Win rate alone is not the discriminator. All five scenarios sit between 43.7 % and 45.4 % — a 1.7 pp spread. V4 has the highest win rate but the lowest CAGR, because its trades pay less per win (consistent with §6 of the Phase 11a-3 report: V4's 30-day endpoint mean is the only one below baseline). The lever moving the equity curve here is trade count × average profit, not win-rate.

The decision the numbers frame is whether to optimise for absolute compounding (Baseline) or for risk-adjusted compounding (V2). V2 gives up ~$4.7k in final equity over 19 years (~$250/year) in exchange for cutting peak-to-trough drawdown nearly in half. El Don decides.
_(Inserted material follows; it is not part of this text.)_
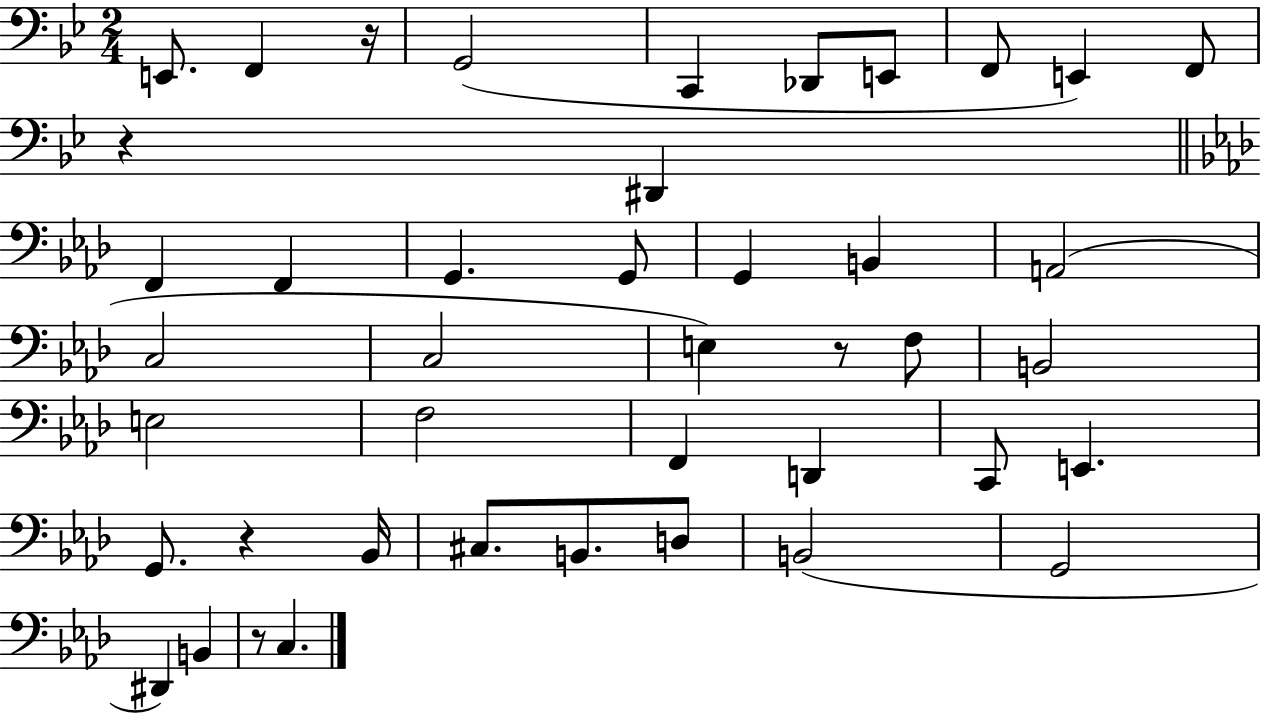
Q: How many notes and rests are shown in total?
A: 43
Artifacts under ab_test/: backtest.py, plot_backtest.py, backtest.log, backtest_summary.json, backtest_eoy.csv, plus backtest_trades_<scenario>.parquet and backtest_equity_<scenario>.parquet for all 5 scenarios.

Chart: charts/pennant_strategy_backtest_equity_curves_2026-05-11.png (300 dpi).